[Begin LISTING]

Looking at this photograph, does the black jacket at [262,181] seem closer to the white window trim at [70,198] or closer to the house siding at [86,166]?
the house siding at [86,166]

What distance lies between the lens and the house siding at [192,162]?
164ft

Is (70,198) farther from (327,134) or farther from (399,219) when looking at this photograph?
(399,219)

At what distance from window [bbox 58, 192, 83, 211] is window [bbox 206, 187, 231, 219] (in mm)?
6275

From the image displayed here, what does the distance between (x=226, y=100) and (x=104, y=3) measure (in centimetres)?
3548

[End LISTING]
[Begin LISTING]

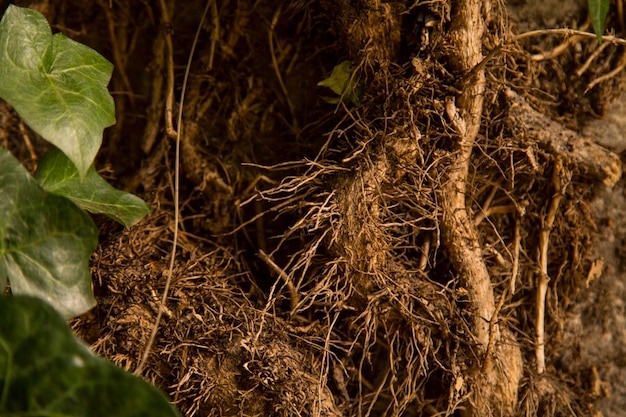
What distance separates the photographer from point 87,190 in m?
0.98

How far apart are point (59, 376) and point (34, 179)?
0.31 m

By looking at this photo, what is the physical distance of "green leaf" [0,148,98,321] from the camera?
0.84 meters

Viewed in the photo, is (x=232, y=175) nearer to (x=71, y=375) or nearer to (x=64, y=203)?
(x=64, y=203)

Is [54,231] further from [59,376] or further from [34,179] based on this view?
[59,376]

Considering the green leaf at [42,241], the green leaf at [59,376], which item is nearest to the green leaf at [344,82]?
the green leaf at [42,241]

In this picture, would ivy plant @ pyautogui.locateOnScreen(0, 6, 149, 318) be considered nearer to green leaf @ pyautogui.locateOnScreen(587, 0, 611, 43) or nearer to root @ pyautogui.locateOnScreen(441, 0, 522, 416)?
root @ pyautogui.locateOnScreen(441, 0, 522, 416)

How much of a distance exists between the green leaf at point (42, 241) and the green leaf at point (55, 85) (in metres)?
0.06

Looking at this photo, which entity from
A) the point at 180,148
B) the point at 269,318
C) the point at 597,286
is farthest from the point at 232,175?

[End LISTING]
[Begin LISTING]

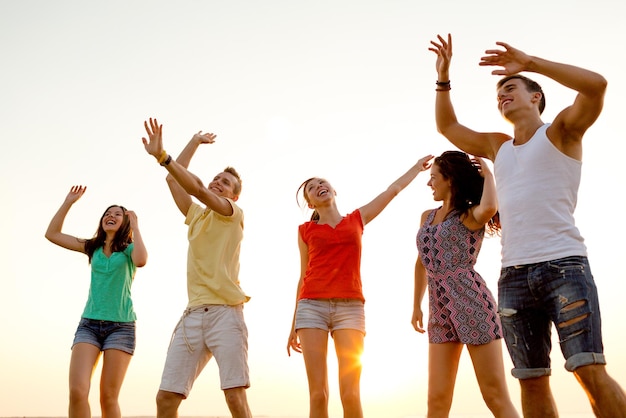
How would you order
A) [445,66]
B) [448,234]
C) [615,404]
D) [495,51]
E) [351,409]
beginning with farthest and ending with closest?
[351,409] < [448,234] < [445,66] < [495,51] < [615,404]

[End LISTING]

PROMPT —
Return every line above that contains the word "root". Letter case counts, so only matches with the same capitalization qualify.

TASK SOLUTION —
In this picture, would ivy plant @ pyautogui.locateOnScreen(0, 6, 149, 318) be considered nearer to green leaf @ pyautogui.locateOnScreen(587, 0, 611, 43) or nearer to root @ pyautogui.locateOnScreen(441, 0, 522, 416)?
root @ pyautogui.locateOnScreen(441, 0, 522, 416)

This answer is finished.